[Image-caption web data]
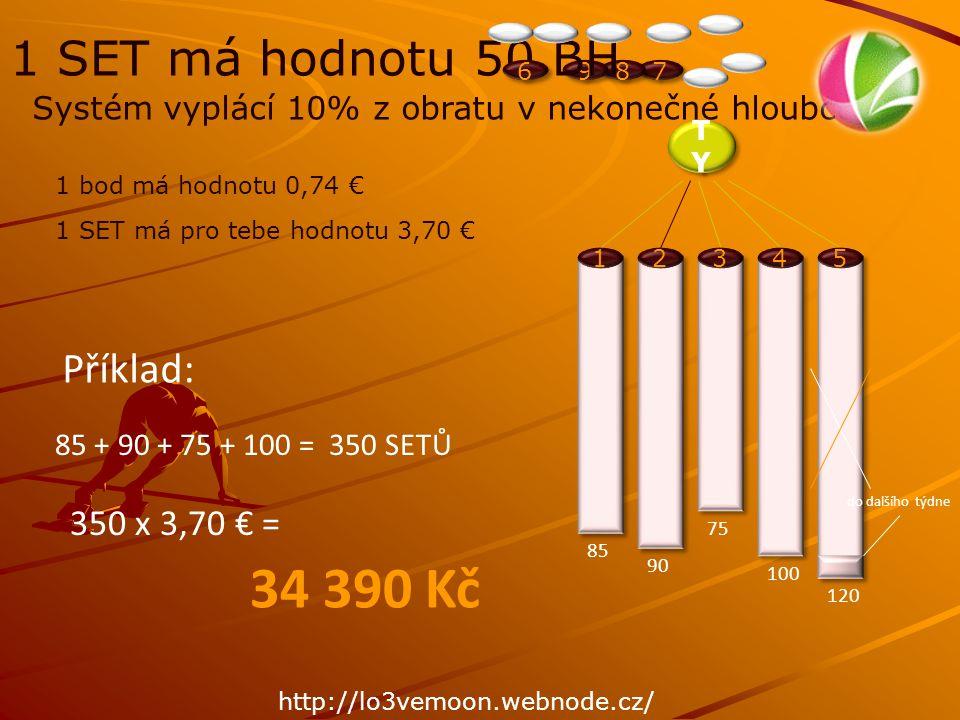 1 2 3 4 1 set = 1 820 Kč distributor STŘÍBRNÝ 5 setů = 9 100 Kč (jednorázový nákup) distributor ZLATÝ 12 setů = 23 840 Kč (jednorázový nákup) distributor PLATINOVÝ 30 setů = 59 700 Kč (jednorázový nákup) distributor DIAMANTOVÝ 100 setů x 4 linie x 4 týdny = 1 600 setů 300 setů x 4 linie x 4 týdny = 4 800 setů 1 250 setů x 4 linie x 4 týdny = 20 000 setů 2 000 setů x 4 linie x 4 týdny = 32 000 setů x 3,70 € = 5 920 € maximální hodnota obratu x 3,70 € = 17 760 € maximální hodnota obratu x 3,70 € = 74 000 € maximální hodnota obratu x 3,70 € = 118 400 € maximální hodnota obratu Kvalifikace pro výplatu: měsíčně 1 set = 1 610.- Kč 1.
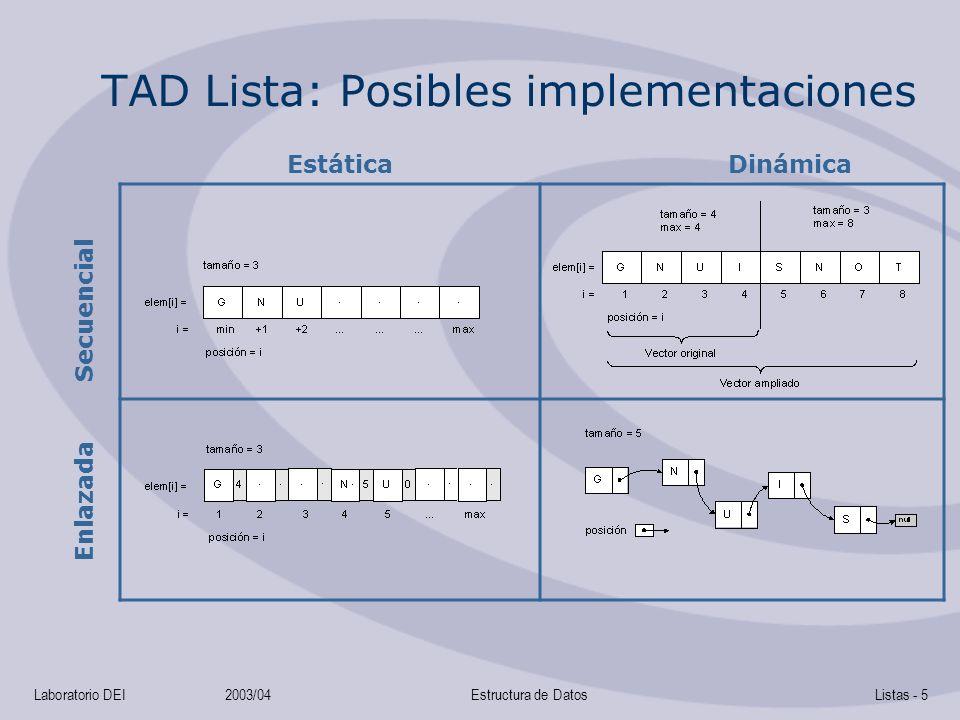 Laboratorio DEI2003/04Estructura de DatosListas - 5 TAD Lista: Posibles implementaciones EstáticaDinámica EnlazadaSecuencial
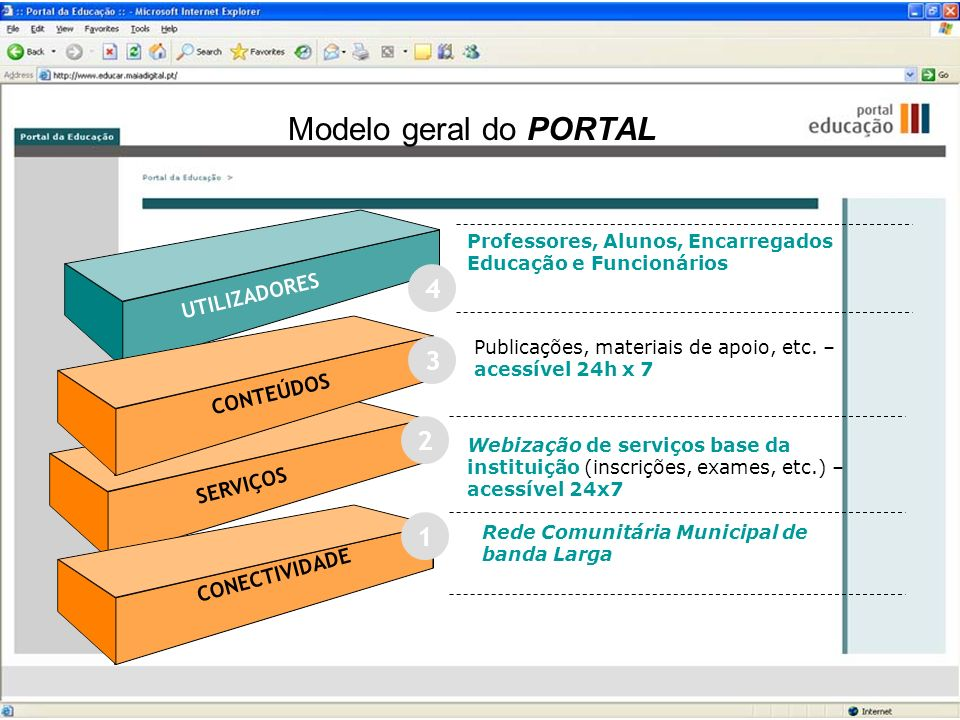Modelo geral do PORTAL 4 3 2 1 UTILIZADORES CONTEÚDOS SERVIÇOS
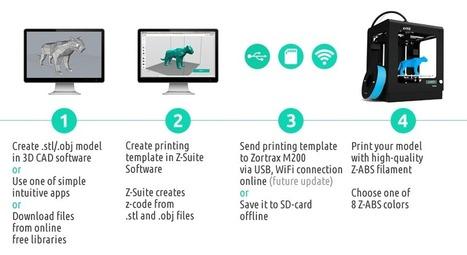 Zortrax M200 - The Professional 3D Printer | La veille techno de Tookle | Scoop.it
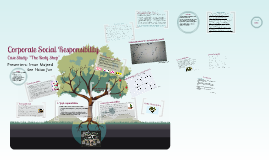 Copy of CSR - The Body Shop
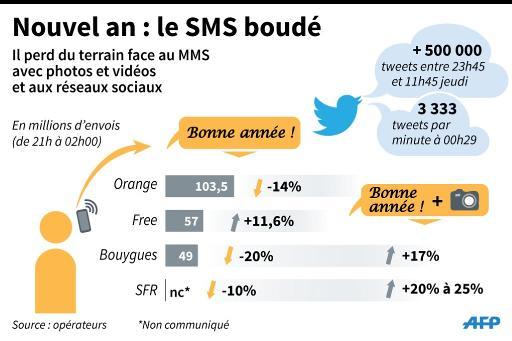 Nouvel An 2015 : les MMS en hausse, les SMS en baisse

• **TASK REQUIREMENTS**
Each record, word for word, should be printed again without its pictures.

• **TASK OUTPUT**
 1 2 3 4 1 set = 1 820 Kč distributor STŘÍBRNÝ 5 setů = 9 100 Kč (jednorázový nákup) distributor ZLATÝ 12 setů = 23 840 Kč (jednorázový nákup) distributor PLATINOVÝ 30 setů = 59 700 Kč (jednorázový nákup) distributor DIAMANTOVÝ 100 setů x 4 linie x 4 týdny = 1 600 setů 300 setů x 4 linie x 4 týdny = 4 800 setů 1 250 setů x 4 linie x 4 týdny = 20 000 setů 2 000 setů x 4 linie x 4 týdny = 32 000 setů x 3,70 € = 5 920 € maximální hodnota obratu x 3,70 € = 17 760 € maximální hodnota obratu x 3,70 € = 74 000 € maximální hodnota obratu x 3,70 € = 118 400 € maximální hodnota obratu Kvalifikace pro výplatu: měsíčně 1 set = 1 610.- Kč 1.
 Laboratorio DEI2003/04Estructura de DatosListas - 5 TAD Lista: Posibles implementaciones EstáticaDinámica EnlazadaSecuencial
Modelo geral do PORTAL 4 3 2 1 UTILIZADORES CONTEÚDOS SERVIÇOS
 Zortrax M200 - The Professional 3D Printer | La veille techno de Tookle | Scoop.it
 Copy of CSR - The Body Shop
 Nouvel An 2015 : les MMS en hausse, les SMS en baisse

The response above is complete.